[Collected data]
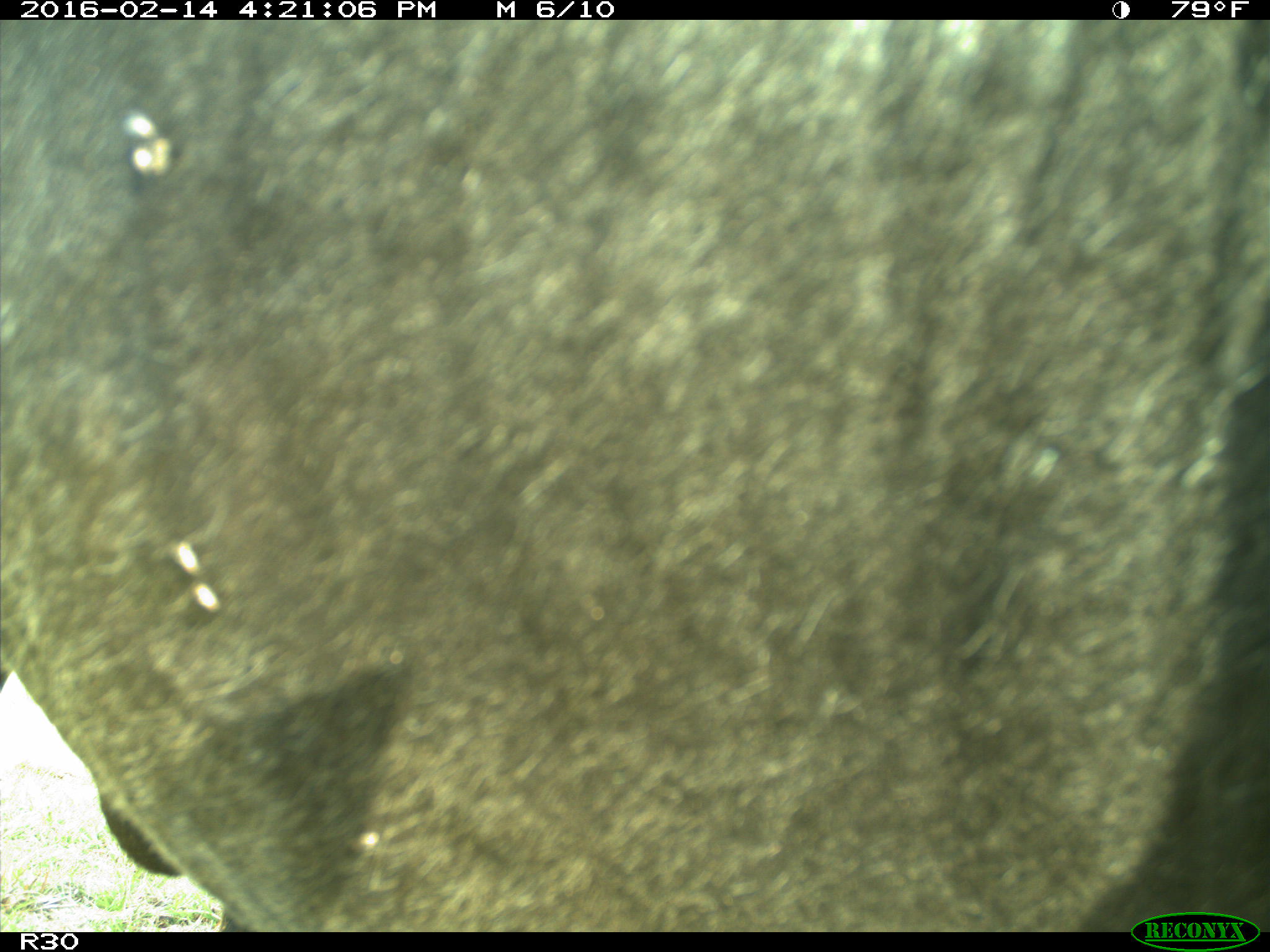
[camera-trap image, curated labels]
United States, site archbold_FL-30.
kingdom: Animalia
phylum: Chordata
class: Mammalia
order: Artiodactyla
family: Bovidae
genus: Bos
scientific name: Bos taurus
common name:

TASK STATEMENT: Retype the lines from the one containing "order: Artiodactyla" to the last line above. Change nothing and include no others.

RESULT:
order: Artiodactyla
family: Bovidae
genus: Bos
scientific name: Bos taurus
common name:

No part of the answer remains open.